アメリカの空港で全面導入が進む顔認証システム プライバシー懸念も

<米国土安全保障省(DHS)は、4年以内に米国から出国する旅客の97%に対し、顔認証システムによるチェックを実施する計画を発表した>

保有するデータベース内の顔写真と照合

米国土安全保障省(DHS)が、向こう4年以内に米国から出国する旅客の97%に対し、顔認証システムによるチェックを実施する計画を発表した。

この顔認証システムは「Biometric Air Exit」と呼ばれ、DHSの税関・国境警備局(CBP)が2016年に最初の1台をアトランタ国際空港の出国ゲートに設置した。2018年末時点で15の空港に設置されている。

旅客は出国ゲートに設置されているカメラで顔写真を撮影される。その写真をCBPが保有するデータベース内の顔写真と照合することで、本人確認する。
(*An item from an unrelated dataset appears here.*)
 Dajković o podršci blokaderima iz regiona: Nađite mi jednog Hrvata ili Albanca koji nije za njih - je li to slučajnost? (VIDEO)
このデータベースはパスポートとビザから読み取った顔写真で構成されている。非米国民については、不法な長期滞在者などの摘発に役立つとしている。

このシステムはこれまでに200万人以上の旅客の顔を照合しており、その完全一致率は98%だという。そして、この間累計で7000人の不法長期滞在者と、偽造パスポートを使っていた6人の摘発に役立ったという。

懸念されるプライバシー上のトラブル

DHSは、Biometric Air Exitの利用に当たっては既存のプライバシー法および規制を順守しており、定期的にプライバシー影響評価(PIA)を公開して透明性の維持に努めていると主張する。